• **LIST OF TASKS**
1. From the stock analysis tutorial, write out the passage starting with "toyota = web.DataReader('TM','yahoo',start,end)" and going on through "tesla = web.DataReader('TSLA','yahoo',start,end)".
2. Answer these questions using the stock analysis tutorial.
(a) Which three car companies are compared?
(b) What start and end dates bound the analysis period?
(c) What ticker symbol is passed to the data reader for BMW?

─── DOCUMENT

Data Visualization

Toyota v/s BMW v/s Tesla: Stock Analysis using Python

A practical implementation of stock analysis for car companies using Python to gain visual and financial insights.

Published in

Towards AI

7 min readJan 28, 2021

The use of Python is tremendous and it helps in almost every use case. Through this article, I hope to introduce you to using Python in stock analysis. Right from obtaining the data of stocks to visualizing it and gaining insights, everything is explained here. The financial terms are emphasized in simpler terms along with the code for implementation to help understand the concepts better.

To facilitate the process of learning, 3 famous car company stocks are considered: Toyota, BMW and Tesla. These stocks behave differently and help distinguish and gain insights. So let’s get started!

→Importing packages

We will start off by importing the necessary packages and libraries which will be needed for the data analysis and visualization.

import numpy as np
import pandas as pd
import matplotlib.pyplot as plt
%matplotlib inline

Next, we will import the packages necessary for obtaining the data. Pandas DataReader will be used to extract data.

To know more about Pandas DataReader, check out my article below:

How to get financial data using Python?

A guide to understanding how to procure data for doing financial analysis using Python.

medium.com

import pandas_datareader
import datetime
import pandas_datareader.data as web

→Obtaining data

Now we will obtain the data for the car companies which will be analyzed. The start date and end date will be mentioned and in that period the analysis will be carried out.

start = datetime.datetime(2015,1,1)
end = datetime.datetime(2020,1,1)

Toyota

The car companies which will be considered are Toyota, BMW and Tesla. So the data in the required period is extracted from the web.

toyota = web.DataReader('TM','yahoo',start,end)
toyota.head()

BMW

bmw = web.DataReader('BMWYY','yahoo',start,end)
bmw.head()

Tesla

tesla = web.DataReader('TSLA','yahoo',start,end)
tesla.head()

──────
─── SOURCE EXCERPT

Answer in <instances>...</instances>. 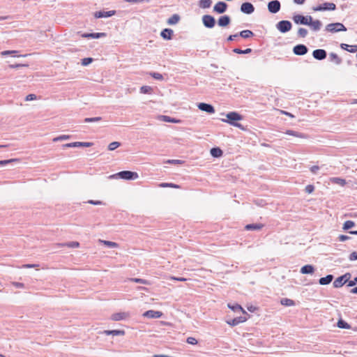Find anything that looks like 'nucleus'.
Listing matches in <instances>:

──────

• **CORRECT ANSWERS**
1.
toyota = web.DataReader('TM','yahoo',start,end)
toyota.head()

BMW

bmw = web.DataReader('BMWYY','yahoo',start,end)
bmw.head()

Tesla

tesla = web.DataReader('TSLA','yahoo',start,end)

2.
(a) Toyota, BMW and Tesla
(b) January 1, 2015 to January 1, 2020
(c) BMWYY